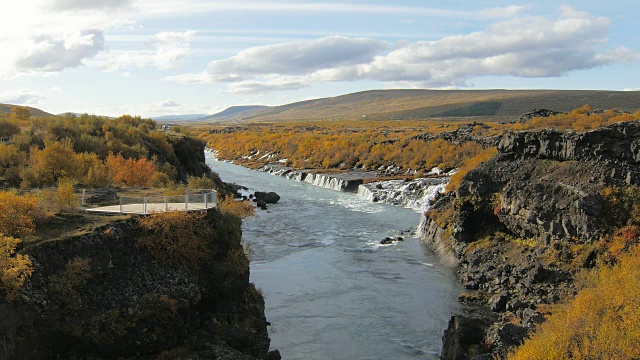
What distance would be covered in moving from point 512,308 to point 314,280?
41.4 ft

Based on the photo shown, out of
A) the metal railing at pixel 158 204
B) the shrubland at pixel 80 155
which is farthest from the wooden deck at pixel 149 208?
the shrubland at pixel 80 155

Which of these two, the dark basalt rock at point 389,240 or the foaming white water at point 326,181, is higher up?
the foaming white water at point 326,181

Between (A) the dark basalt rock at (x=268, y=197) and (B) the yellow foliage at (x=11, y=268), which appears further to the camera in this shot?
(A) the dark basalt rock at (x=268, y=197)

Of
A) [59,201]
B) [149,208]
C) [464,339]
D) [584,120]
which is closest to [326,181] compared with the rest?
[584,120]

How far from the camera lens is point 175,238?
2192 centimetres

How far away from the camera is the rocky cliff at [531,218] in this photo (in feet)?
90.0

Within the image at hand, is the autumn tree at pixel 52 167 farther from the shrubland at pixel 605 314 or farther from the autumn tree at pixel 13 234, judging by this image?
the shrubland at pixel 605 314

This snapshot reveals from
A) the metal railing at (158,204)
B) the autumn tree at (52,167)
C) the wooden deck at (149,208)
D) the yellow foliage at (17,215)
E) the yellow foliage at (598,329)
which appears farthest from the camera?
the autumn tree at (52,167)

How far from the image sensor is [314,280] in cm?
3381

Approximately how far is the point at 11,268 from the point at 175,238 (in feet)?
21.9

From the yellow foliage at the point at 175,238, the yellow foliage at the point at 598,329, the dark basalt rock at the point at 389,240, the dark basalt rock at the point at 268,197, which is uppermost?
the yellow foliage at the point at 175,238

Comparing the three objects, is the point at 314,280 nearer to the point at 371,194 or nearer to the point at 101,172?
the point at 101,172

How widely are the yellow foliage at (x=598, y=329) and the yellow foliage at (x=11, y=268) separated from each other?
16.5 meters

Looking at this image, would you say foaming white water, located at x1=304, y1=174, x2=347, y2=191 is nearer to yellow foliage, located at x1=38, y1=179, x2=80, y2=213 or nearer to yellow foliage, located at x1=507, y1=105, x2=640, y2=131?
yellow foliage, located at x1=507, y1=105, x2=640, y2=131
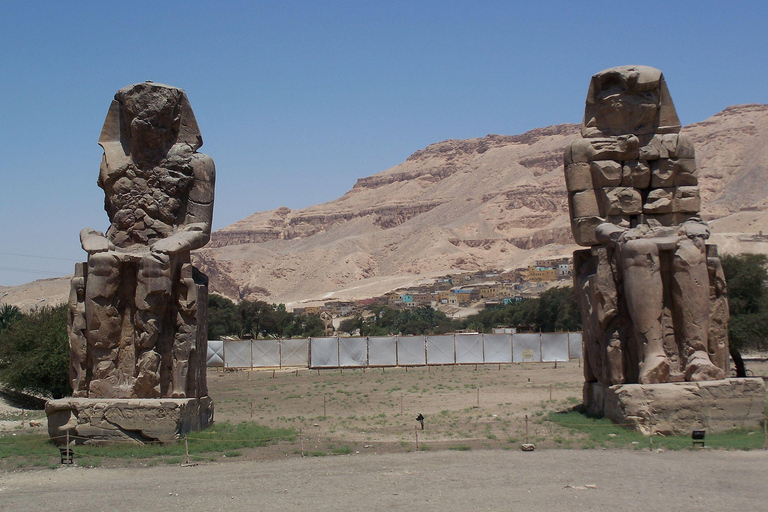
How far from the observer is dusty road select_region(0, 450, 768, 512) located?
6.03 meters

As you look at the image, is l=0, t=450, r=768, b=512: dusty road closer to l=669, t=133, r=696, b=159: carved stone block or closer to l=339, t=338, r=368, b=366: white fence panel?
l=669, t=133, r=696, b=159: carved stone block

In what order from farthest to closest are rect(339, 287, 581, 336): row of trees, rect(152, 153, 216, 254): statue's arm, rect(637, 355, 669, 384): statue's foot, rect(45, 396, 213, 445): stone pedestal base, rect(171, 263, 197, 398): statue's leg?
1. rect(339, 287, 581, 336): row of trees
2. rect(152, 153, 216, 254): statue's arm
3. rect(171, 263, 197, 398): statue's leg
4. rect(637, 355, 669, 384): statue's foot
5. rect(45, 396, 213, 445): stone pedestal base

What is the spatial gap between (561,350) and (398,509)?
21.1 meters

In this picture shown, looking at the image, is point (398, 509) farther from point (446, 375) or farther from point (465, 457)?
point (446, 375)

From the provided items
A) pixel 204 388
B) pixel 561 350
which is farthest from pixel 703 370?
pixel 561 350

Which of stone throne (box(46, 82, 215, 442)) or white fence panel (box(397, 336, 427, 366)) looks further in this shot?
white fence panel (box(397, 336, 427, 366))

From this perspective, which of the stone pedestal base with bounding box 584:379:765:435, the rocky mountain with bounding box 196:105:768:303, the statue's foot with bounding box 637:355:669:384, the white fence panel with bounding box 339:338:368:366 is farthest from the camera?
the rocky mountain with bounding box 196:105:768:303

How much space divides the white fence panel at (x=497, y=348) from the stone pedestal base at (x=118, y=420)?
1820 centimetres

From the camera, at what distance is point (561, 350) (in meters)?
26.1

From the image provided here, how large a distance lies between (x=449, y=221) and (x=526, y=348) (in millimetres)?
106149

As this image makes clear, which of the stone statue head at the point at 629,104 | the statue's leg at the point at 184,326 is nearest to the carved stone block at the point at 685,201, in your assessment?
the stone statue head at the point at 629,104

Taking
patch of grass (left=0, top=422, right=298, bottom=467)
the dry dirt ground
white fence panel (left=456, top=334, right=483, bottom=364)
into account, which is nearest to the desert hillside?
white fence panel (left=456, top=334, right=483, bottom=364)

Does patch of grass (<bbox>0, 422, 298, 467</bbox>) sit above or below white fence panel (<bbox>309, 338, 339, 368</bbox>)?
below

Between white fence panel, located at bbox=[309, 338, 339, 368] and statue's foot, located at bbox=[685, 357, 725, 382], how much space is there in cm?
1788
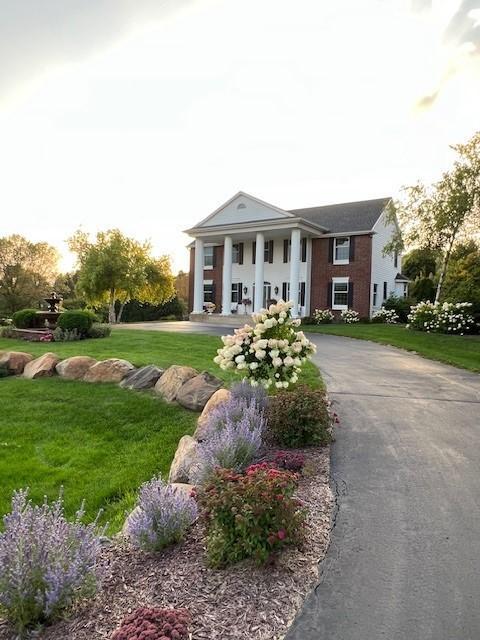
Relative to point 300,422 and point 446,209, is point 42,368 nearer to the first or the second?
point 300,422

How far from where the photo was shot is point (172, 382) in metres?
7.45

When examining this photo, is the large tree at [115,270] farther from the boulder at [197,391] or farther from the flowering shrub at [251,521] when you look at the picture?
the flowering shrub at [251,521]

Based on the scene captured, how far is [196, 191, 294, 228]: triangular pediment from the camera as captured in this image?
2673cm

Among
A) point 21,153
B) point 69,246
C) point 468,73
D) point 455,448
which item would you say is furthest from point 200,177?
point 69,246

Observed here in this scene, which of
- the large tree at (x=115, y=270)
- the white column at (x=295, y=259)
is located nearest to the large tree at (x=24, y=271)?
the large tree at (x=115, y=270)

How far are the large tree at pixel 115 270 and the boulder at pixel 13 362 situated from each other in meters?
17.6

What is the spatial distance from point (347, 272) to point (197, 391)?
21584 mm

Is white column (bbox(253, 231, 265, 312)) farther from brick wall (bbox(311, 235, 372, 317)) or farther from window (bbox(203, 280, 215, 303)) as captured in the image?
window (bbox(203, 280, 215, 303))

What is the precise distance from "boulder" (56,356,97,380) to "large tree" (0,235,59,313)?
92.4ft

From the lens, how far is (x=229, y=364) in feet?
17.5

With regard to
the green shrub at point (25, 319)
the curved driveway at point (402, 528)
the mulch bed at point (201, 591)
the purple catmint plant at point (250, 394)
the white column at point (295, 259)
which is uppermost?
the white column at point (295, 259)

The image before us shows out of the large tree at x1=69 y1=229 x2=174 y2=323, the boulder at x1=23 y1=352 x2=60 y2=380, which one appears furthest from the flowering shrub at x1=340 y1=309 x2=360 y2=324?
the boulder at x1=23 y1=352 x2=60 y2=380

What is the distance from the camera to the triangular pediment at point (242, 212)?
26.7 metres

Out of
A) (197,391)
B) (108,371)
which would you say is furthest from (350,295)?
(197,391)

##############################

▸ Exercise task
Pull every line of the entries above out word for word, leaving out the pictures.

▸ Task response
What distance would be covered in moving from point 512,308 to point 314,280?
41.4 ft

Based on the photo shown, out of
A) the metal railing at pixel 158 204
B) the shrubland at pixel 80 155
which is farthest from the wooden deck at pixel 149 208?
the shrubland at pixel 80 155

Which of these two, the dark basalt rock at point 389,240 or the foaming white water at point 326,181, is higher up?
the foaming white water at point 326,181

Between (A) the dark basalt rock at (x=268, y=197) and (B) the yellow foliage at (x=11, y=268), which appears further to the camera in this shot?
(A) the dark basalt rock at (x=268, y=197)

Of
A) [59,201]
B) [149,208]
C) [464,339]
D) [584,120]
which is closest to [326,181] compared with the rest?
[584,120]

How far from the camera lens is point 175,238?
2192 centimetres

How far away from the camera is the rocky cliff at [531,218] in this photo (in feet)?
90.0

Within the image at hand, is the autumn tree at pixel 52 167 farther from the shrubland at pixel 605 314 or farther from the autumn tree at pixel 13 234, judging by this image?
the shrubland at pixel 605 314

This snapshot reveals from
A) the metal railing at (158,204)
B) the autumn tree at (52,167)
C) the wooden deck at (149,208)
D) the yellow foliage at (17,215)
E) the yellow foliage at (598,329)
which appears farthest from the camera?
the autumn tree at (52,167)

How far from the image sensor is [314,280] in cm?
3381

Approximately how far is the point at 11,268 from the point at 175,238 (in feet)?
21.9

From the yellow foliage at the point at 175,238, the yellow foliage at the point at 598,329, the dark basalt rock at the point at 389,240, the dark basalt rock at the point at 268,197, which is uppermost?
the yellow foliage at the point at 175,238

Comparing the three objects, is the point at 314,280 nearer to the point at 371,194 or nearer to the point at 101,172?
the point at 101,172

How widely are the yellow foliage at (x=598, y=329) and the yellow foliage at (x=11, y=268) separated from each other?
16.5 meters

Looking at this image, would you say foaming white water, located at x1=304, y1=174, x2=347, y2=191 is nearer to yellow foliage, located at x1=38, y1=179, x2=80, y2=213 or nearer to yellow foliage, located at x1=507, y1=105, x2=640, y2=131?
yellow foliage, located at x1=507, y1=105, x2=640, y2=131
How far from the observer is dusty road select_region(0, 450, 768, 512) located?
6.03 meters

As you look at the image, is l=0, t=450, r=768, b=512: dusty road closer to l=669, t=133, r=696, b=159: carved stone block or closer to l=339, t=338, r=368, b=366: white fence panel?
l=669, t=133, r=696, b=159: carved stone block

In what order from farthest to closest are rect(339, 287, 581, 336): row of trees, rect(152, 153, 216, 254): statue's arm, rect(637, 355, 669, 384): statue's foot, rect(45, 396, 213, 445): stone pedestal base, rect(171, 263, 197, 398): statue's leg?
1. rect(339, 287, 581, 336): row of trees
2. rect(152, 153, 216, 254): statue's arm
3. rect(171, 263, 197, 398): statue's leg
4. rect(637, 355, 669, 384): statue's foot
5. rect(45, 396, 213, 445): stone pedestal base

What is the spatial gap between (561,350) and (398,509)?
21.1 meters

In this picture shown, looking at the image, is point (398, 509) farther from point (446, 375) or farther from point (465, 457)?
point (446, 375)

From the provided items
A) pixel 204 388
B) pixel 561 350
which is farthest from pixel 703 370?
pixel 561 350

Which of stone throne (box(46, 82, 215, 442)) or white fence panel (box(397, 336, 427, 366)) looks further in this shot?
white fence panel (box(397, 336, 427, 366))

From this perspective, which of the stone pedestal base with bounding box 584:379:765:435, the rocky mountain with bounding box 196:105:768:303, the statue's foot with bounding box 637:355:669:384, the white fence panel with bounding box 339:338:368:366 is farthest from the camera?
the rocky mountain with bounding box 196:105:768:303

How much space divides the white fence panel at (x=497, y=348) from the stone pedestal base at (x=118, y=420)?
1820 centimetres

From the camera, at what distance is point (561, 350) (in meters)?
26.1

From the image provided here, how large a distance lies between (x=449, y=221) and (x=526, y=348) (in millimetres)?
106149

As this image makes clear, which of the stone statue head at the point at 629,104 | the statue's leg at the point at 184,326 is nearest to the carved stone block at the point at 685,201, in your assessment?
the stone statue head at the point at 629,104

Taking
patch of grass (left=0, top=422, right=298, bottom=467)
the dry dirt ground
white fence panel (left=456, top=334, right=483, bottom=364)
into account, which is nearest to the desert hillside?
white fence panel (left=456, top=334, right=483, bottom=364)

Does patch of grass (<bbox>0, 422, 298, 467</bbox>) sit above or below white fence panel (<bbox>309, 338, 339, 368</bbox>)?
below

Between white fence panel, located at bbox=[309, 338, 339, 368] and statue's foot, located at bbox=[685, 357, 725, 382], how much space is there in cm?
1788
Relative to point 300,422 and point 446,209, is point 42,368 nearer to the first or the second?
point 300,422

How far from where the photo was shot is point (172, 382) in metres?
7.45

When examining this photo, is the large tree at [115,270] farther from the boulder at [197,391] or farther from the flowering shrub at [251,521] when you look at the picture?
the flowering shrub at [251,521]

Based on the scene captured, how far is [196, 191, 294, 228]: triangular pediment from the camera as captured in this image?
2673cm

Among
A) point 21,153
B) point 69,246
C) point 468,73
D) point 455,448
which item would you say is furthest from point 200,177?
point 69,246

Observed here in this scene, which of
- the large tree at (x=115, y=270)
- the white column at (x=295, y=259)
is located nearest to the large tree at (x=24, y=271)?
the large tree at (x=115, y=270)

How far are the large tree at pixel 115 270 and the boulder at pixel 13 362 situated from each other in meters?
17.6

What is the spatial distance from point (347, 272) to point (197, 391)?
21584 mm

Is white column (bbox(253, 231, 265, 312)) farther from brick wall (bbox(311, 235, 372, 317)) or farther from window (bbox(203, 280, 215, 303)) as captured in the image?
window (bbox(203, 280, 215, 303))

What is the precise distance from "boulder" (56,356,97,380) to "large tree" (0,235,59,313)?
92.4ft

From the lens, how far is (x=229, y=364) in feet?
17.5

With regard to
the green shrub at point (25, 319)
the curved driveway at point (402, 528)
the mulch bed at point (201, 591)
the purple catmint plant at point (250, 394)
the white column at point (295, 259)
which is uppermost?
the white column at point (295, 259)

The image before us shows out of the large tree at x1=69 y1=229 x2=174 y2=323, the boulder at x1=23 y1=352 x2=60 y2=380, which one appears furthest from the flowering shrub at x1=340 y1=309 x2=360 y2=324?
the boulder at x1=23 y1=352 x2=60 y2=380

What is the distance from the camera to the triangular pediment at point (242, 212)?
26.7 metres

Out of
A) (197,391)
B) (108,371)
which would you say is furthest from (350,295)?
(197,391)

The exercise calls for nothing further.